The response should be an exact copy of the records, with the pictures removed.
======== The data ========
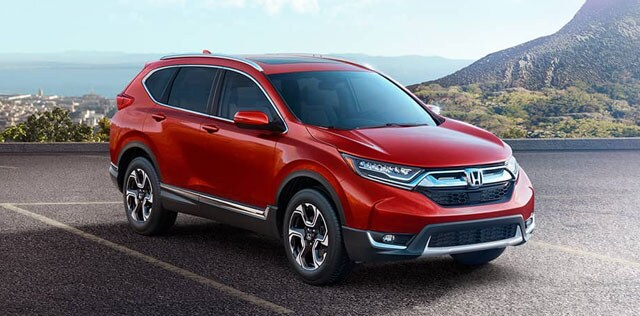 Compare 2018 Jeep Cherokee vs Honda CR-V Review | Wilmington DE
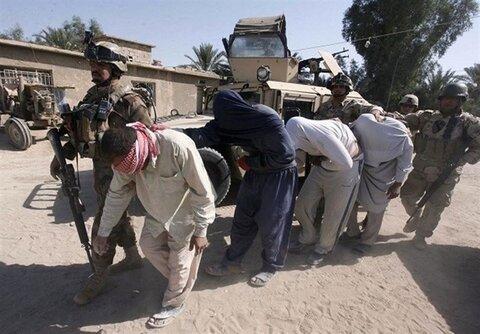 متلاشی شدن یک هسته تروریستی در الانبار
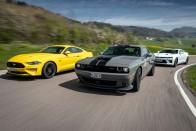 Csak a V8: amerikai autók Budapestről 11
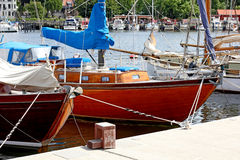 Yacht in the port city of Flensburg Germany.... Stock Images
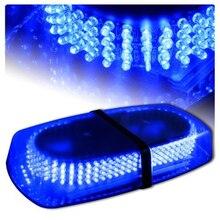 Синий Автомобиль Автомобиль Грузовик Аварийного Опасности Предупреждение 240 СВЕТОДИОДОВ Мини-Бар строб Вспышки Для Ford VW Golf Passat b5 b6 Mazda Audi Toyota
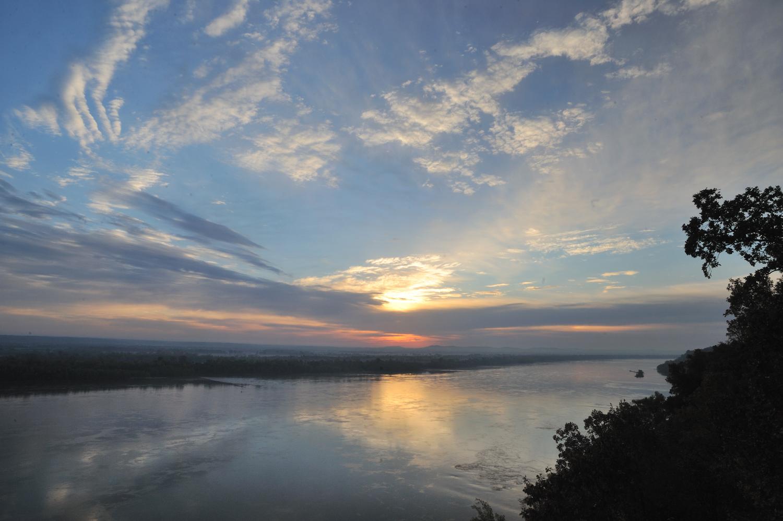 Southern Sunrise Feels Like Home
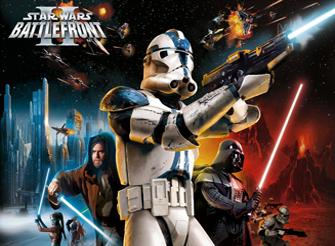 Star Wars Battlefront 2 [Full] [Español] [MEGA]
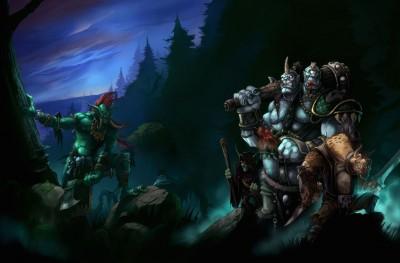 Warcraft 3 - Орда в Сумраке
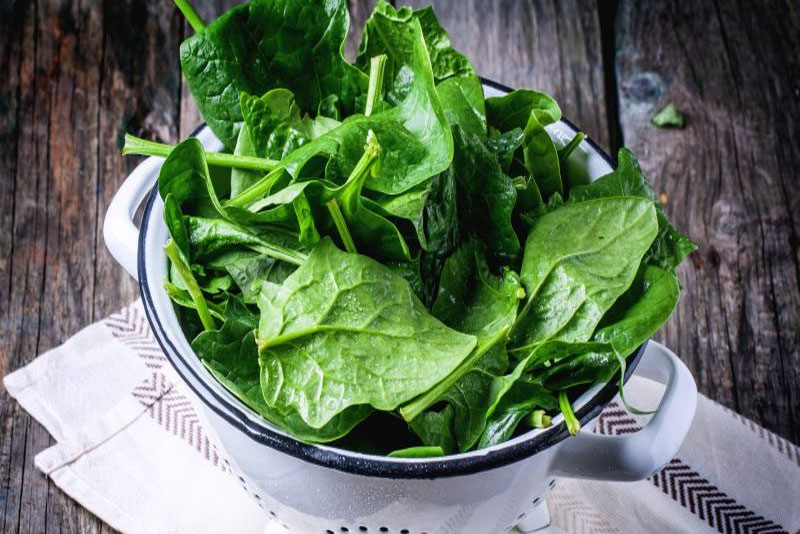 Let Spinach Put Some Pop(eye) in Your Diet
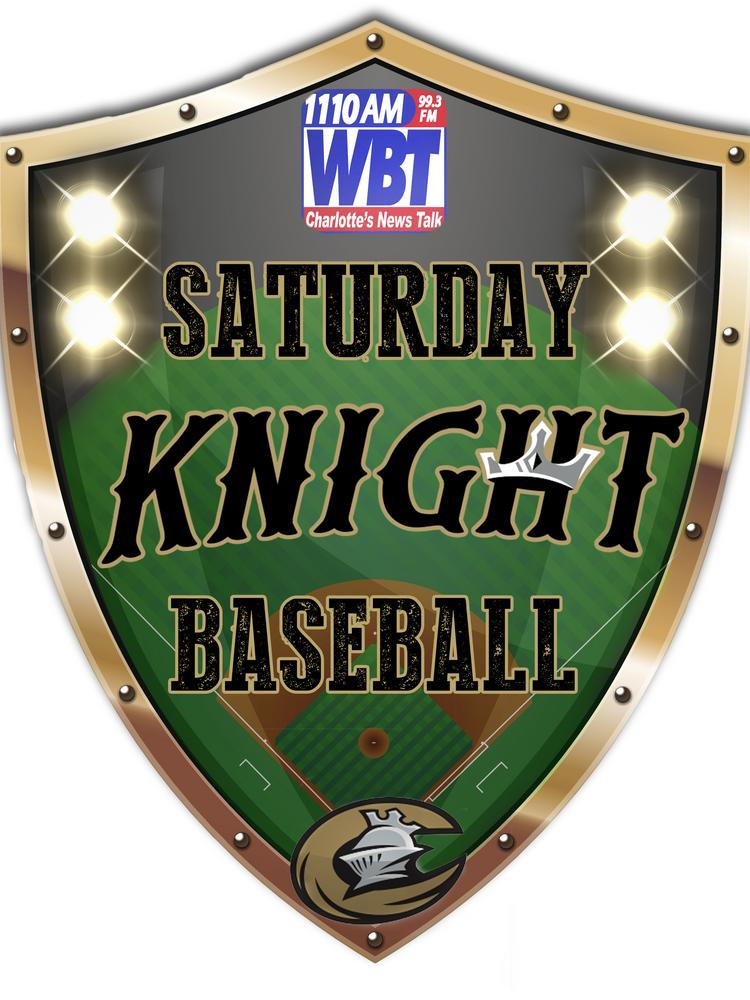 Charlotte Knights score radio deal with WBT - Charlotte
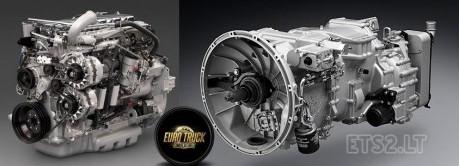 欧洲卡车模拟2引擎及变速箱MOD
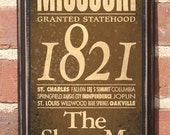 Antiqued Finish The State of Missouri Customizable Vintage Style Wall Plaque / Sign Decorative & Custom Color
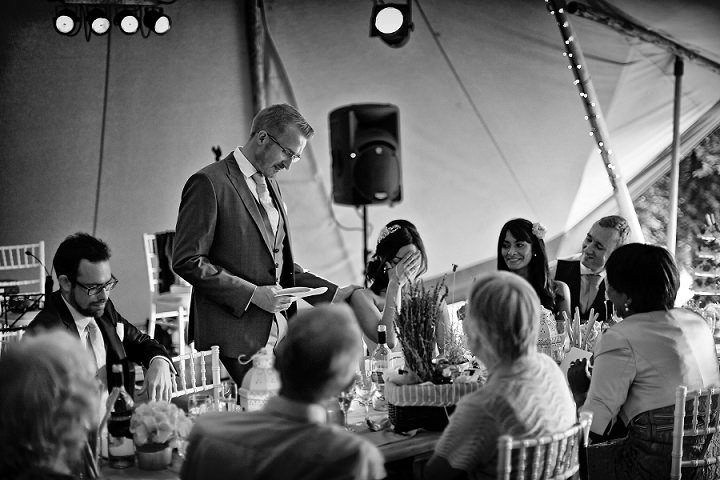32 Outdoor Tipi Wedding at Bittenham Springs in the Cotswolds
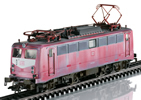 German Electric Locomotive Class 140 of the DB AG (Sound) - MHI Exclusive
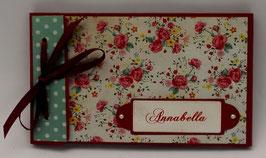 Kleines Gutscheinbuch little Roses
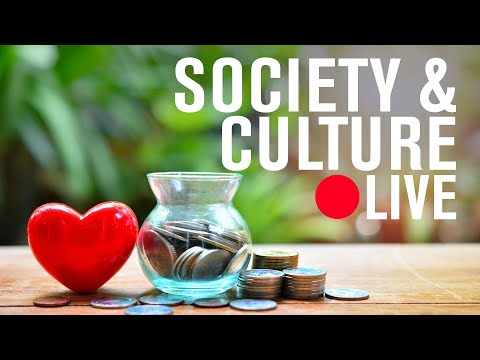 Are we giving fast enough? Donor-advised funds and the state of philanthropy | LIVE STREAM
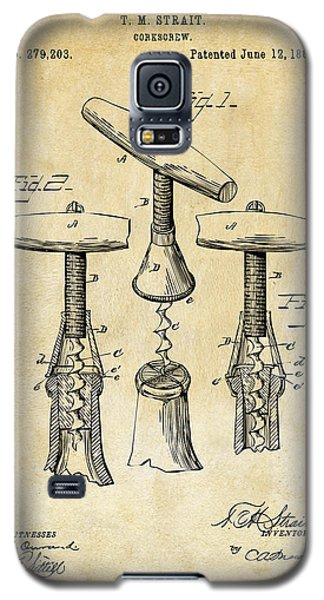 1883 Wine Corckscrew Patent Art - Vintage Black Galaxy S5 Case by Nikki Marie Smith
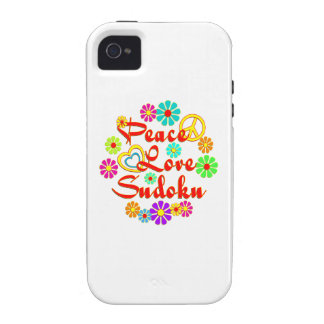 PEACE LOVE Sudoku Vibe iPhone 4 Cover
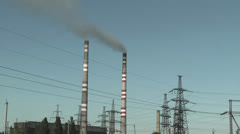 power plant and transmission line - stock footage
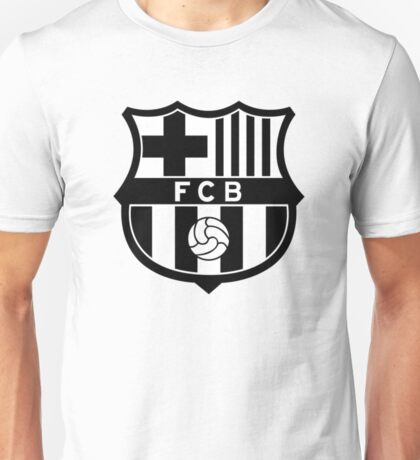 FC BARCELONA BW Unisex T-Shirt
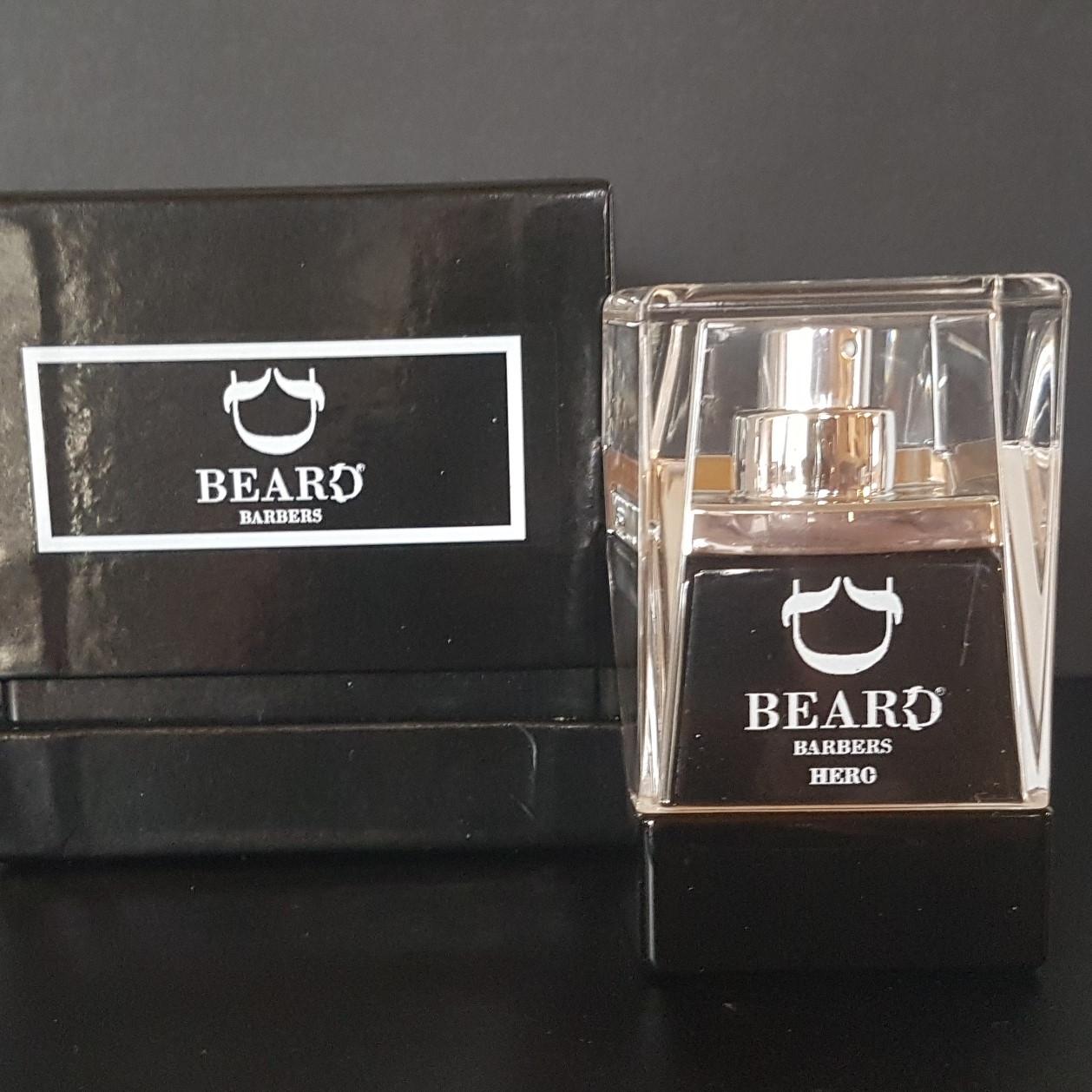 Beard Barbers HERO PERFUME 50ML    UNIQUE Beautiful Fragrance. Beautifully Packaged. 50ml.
========
#### [Written reply]
 Compare 2018 Jeep Cherokee vs Honda CR-V Review | Wilmington DE
 متلاشی شدن یک هسته تروریستی در الانبار
 Csak a V8: amerikai autók Budapestről 11
 Yacht in the port city of Flensburg Germany.... Stock Images
 Синий Автомобиль Автомобиль Грузовик Аварийного Опасности Предупреждение 240 СВЕТОДИОДОВ Мини-Бар строб Вспышки Для Ford VW Golf Passat b5 b6 Mazda Audi Toyota
 Southern Sunrise Feels Like Home
 Star Wars Battlefront 2 [Full] [Español] [MEGA]
 Warcraft 3 - Орда в Сумраке
 Let Spinach Put Some Pop(eye) in Your Diet
 Charlotte Knights score radio deal with WBT - Charlotte
 欧洲卡车模拟2引擎及变速箱MOD
 Antiqued Finish The State of Missouri Customizable Vintage Style Wall Plaque / Sign Decorative & Custom Color
32 Outdoor Tipi Wedding at Bittenham Springs in the Cotswolds
 German Electric Locomotive Class 140 of the DB AG (Sound) - MHI Exclusive
 Kleines Gutscheinbuch little Roses
 Are we giving fast enough? Donor-advised funds and the state of philanthropy | LIVE STREAM
 1883 Wine Corckscrew Patent Art - Vintage Black Galaxy S5 Case by Nikki Marie Smith
 PEACE LOVE Sudoku Vibe iPhone 4 Cover
 power plant and transmission line - stock footage
 FC BARCELONA BW Unisex T-Shirt
 Beard Barbers HERO PERFUME 50ML    UNIQUE Beautiful Fragrance. Beautifully Packaged. 50ml.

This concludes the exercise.